Carroll is equally complimentary of his partner. “I’ve never seen people be magnetically drawn to work with someone like Osh. He has this ability of making a room full of people all feel valued, looked after, special, and safe.” A bit like the pub world’s scruffy Jeremy King? “I’ll take that all day long,” says Rogers with a laugh.
This brings us to the final person in the equation, the mystery third co-founder who has hitherto been kept under wraps (although it has been an open secret in Soho). That person is no less than Heston Blumenthal’s former right hand man Ashley Palmer-Watts.
“We were talking about what we wanted to do with the food and where it should be pitched,” says Rogers of Palmer-Watts’ involvement. “It was always going to be British, and we were discussing where the iconic experiences are, and I remember going to The Hind’s Head in 2004 or 2005 and having its suet pudding. I still remember to this day putting my spoon through it and thinking ‘fuck me I’ve never tasted anything as nice as that’, so I said we have got to have that on the menu. Let’s see if we can get the recipe.”
As it turned out, Carroll had done a stage at The Fat Duck while Palmer-Watts was working there, which encouraged them to make contact. This turned into meeting in a pub over a pint (naturally) where the former The Fat Duck chef’s enthusiasm for the project became apparent. Three weeks later he became a co-founder.
Cooking over embers
As one would expect from a project run by Carroll, a self-confessed beef geek, and the former executive chef at one of the world’s most influential restaurants, the food offer at The Devonshire has been planned with meticulous detail.
“The three of us sat down to talk through food and it turned out that we all have a similar vision of serving perfectly executed, simple but just incredibly delicious food,” says Carroll. “Not a twist on something or this dish done prettily, but food that looks like it is and just happens to be the tastiest version you’ve ever tried.”
Special mention goes to the chocolate mousse and risotto, which Carroll describes as the best he’s tasted. “I guess it’s not widely surprising that the guy who has worked in two and three star restaurants turns out to be pretty good at cooking.”
And then there’s the hero dish, steak and chops cooked over a bespoke wood ember grill in a way the likes of which haven’t been seen in the capital before, says Carroll. “No one else is cooking over embers at the scale we are. The flavour over embers is superior to charcoal but it’s much harder. We will be serving the best beef cooked over wood with duck fat chips - and we’ve got Ashley who helped develop the original triple cooked chips.”
Palmer-Watts won’t be cooking day to day in the kitchen, that honour goes to head chef Jamie Guy, who spent eight years with Hix Restaurants as its group head chef, but his spirit is in the menu. Years of working for Heston, not just at The Fat Duck and Dinner by Heston Blumenthal but also for the launch of The Perfectionists’ Café at Heathrow airport means Palmer-Watts is no stranger to developing recipes and processes that can be replicated precisely every time.
The cooking style might be no nonsense but, as befits a chef of Palmer-Watts’ quality and Carroll’s specific sourcing requirements, the prep work and attention back of house would rival any Michelin-starred restaurant. The pork is sourced from Brett Graham at The Ledbury from the UK’s first Ibérico pigs and butchery will be done in house by head butcher George Donnelly, previously of famed Australian butchers Victor Churchill in Sydney. Sausages and bacon will be made in house, as will the bread.

_RAW RECORDS_
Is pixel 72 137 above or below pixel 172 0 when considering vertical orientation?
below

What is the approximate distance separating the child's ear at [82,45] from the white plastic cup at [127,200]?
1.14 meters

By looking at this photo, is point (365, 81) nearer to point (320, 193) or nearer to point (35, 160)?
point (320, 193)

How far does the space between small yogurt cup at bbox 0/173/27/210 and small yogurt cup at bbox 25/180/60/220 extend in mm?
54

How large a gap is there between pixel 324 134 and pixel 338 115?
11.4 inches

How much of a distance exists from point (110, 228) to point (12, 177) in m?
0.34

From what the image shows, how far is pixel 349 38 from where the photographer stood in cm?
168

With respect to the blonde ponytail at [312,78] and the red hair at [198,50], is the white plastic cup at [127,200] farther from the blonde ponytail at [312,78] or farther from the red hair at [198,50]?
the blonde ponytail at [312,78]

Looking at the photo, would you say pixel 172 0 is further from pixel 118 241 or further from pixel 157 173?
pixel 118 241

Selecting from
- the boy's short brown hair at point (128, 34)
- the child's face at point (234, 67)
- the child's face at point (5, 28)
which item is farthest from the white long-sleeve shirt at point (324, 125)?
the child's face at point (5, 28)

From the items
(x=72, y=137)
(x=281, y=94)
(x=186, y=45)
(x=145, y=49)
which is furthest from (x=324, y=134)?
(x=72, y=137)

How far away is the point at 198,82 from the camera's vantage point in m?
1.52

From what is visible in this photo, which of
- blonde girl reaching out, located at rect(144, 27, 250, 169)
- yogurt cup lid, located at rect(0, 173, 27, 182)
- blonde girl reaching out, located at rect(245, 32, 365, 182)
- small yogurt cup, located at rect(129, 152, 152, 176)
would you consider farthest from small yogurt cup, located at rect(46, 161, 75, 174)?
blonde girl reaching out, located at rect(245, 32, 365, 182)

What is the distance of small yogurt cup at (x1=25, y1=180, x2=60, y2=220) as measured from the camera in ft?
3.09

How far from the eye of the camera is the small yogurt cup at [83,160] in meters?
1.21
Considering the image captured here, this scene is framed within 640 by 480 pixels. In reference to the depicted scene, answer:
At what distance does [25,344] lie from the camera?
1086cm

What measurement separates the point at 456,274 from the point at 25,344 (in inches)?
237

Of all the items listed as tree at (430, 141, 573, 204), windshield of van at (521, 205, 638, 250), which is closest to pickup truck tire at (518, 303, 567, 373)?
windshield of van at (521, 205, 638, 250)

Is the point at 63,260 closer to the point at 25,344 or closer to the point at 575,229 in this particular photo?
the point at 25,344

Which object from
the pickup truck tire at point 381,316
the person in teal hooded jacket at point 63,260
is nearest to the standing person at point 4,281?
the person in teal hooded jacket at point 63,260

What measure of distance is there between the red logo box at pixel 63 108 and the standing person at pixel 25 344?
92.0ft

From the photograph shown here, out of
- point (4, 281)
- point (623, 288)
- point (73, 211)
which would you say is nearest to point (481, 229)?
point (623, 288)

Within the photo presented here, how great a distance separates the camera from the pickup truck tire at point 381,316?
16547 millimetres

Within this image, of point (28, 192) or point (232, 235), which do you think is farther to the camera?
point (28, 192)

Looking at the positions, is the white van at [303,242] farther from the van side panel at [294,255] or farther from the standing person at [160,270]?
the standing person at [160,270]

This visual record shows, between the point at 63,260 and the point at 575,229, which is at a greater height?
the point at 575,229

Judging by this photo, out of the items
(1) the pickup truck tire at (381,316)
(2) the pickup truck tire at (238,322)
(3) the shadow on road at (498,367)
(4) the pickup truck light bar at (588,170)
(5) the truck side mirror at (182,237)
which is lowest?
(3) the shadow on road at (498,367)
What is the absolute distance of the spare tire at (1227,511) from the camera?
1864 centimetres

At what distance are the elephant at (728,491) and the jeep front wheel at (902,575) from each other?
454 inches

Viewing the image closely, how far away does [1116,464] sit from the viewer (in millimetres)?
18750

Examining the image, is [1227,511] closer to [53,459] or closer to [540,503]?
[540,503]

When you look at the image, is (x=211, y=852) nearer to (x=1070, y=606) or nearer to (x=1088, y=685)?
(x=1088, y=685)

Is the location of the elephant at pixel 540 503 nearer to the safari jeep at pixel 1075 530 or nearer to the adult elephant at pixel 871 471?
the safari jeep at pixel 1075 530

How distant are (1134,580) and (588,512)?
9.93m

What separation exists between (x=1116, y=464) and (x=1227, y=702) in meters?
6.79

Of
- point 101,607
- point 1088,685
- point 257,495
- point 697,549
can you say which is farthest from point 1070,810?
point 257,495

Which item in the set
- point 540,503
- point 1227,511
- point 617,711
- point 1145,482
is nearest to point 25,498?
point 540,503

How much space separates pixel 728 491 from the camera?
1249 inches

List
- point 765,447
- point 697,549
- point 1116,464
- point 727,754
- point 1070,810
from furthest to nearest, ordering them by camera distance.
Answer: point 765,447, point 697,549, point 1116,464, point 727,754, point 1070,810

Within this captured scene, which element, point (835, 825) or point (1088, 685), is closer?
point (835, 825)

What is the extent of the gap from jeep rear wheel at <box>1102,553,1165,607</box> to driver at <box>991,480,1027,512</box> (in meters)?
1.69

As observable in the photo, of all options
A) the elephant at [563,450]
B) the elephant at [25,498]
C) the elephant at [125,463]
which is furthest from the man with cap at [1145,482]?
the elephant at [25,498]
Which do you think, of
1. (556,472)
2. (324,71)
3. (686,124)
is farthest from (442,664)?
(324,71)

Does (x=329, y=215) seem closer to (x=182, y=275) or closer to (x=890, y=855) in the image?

_WRITTEN TASKS_
A) In the article about The Devonshire, rewrite the paragraph beginning "The cooking style might be no nonsense" as a short bulleted list that keeps its main facts.
B) Sum up the article about The Devonshire in two sentences.
C) Carry on the article about The Devonshire from the point where it stops.

_SOLVED PROBLEMS_
A)
- The cooking style is simple, but the prep work and back-of-house attention would rival any Michelin-starred restaurant.
- The pork comes from Brett Graham at The Ledbury, from the UK's first Ibérico pigs.
- Butchery is done in house by head butcher George Donnelly, formerly of Victor Churchill in Sydney.
- Sausages, bacon and bread are also made in house.

B) Ashley Palmer-Watts, formerly Heston Blumenthal's right-hand man, became the third co-founder of The Devonshire alongside Carroll and Rogers after meeting them over a pint in a pub. The three share a vision of simple, perfectly executed food, centered on steak and chops cooked over a wood ember grill, with head chef Jamie Guy running the kitchen and butchery, sausages, bacon and bread all handled in house.

C)
“It’s very prep heavy and supplier heavy,” says Carroll. “A lot of effort has gone into the back end, but there’s no pretension in the front end.” “You say no pretension,” chimes in Rogers, “but there’s a little bit of theatre with the Ibérico ribs and the souffle.”
A building of character
As much attention has been paid to the building as the food, which will have a ground floor pub with space for 150 people and then three dining rooms for another 150 covers that will all serve the same menu. While the upstairs dining rooms will have their own personalities it is the pub that one suspects will be the beating heart of The Devonshire and thus has been planned accordingly.
The pair have gone to great effort - and no doubt expense - to create a pub of old, which they believe has become something of a dying breed. “We wanted to go back almost 100 years and put a bit of effort and craft into it in terms of the joinery and French polishing. It looks like it’s always been there because it’s been done the way it would have 100 years ago. It’s not the cheapest or easiest way but it will not feel like a fancy place - we say binman or chairman, everyone is welcome.” “And hopefully both will be there,” adds Rogers.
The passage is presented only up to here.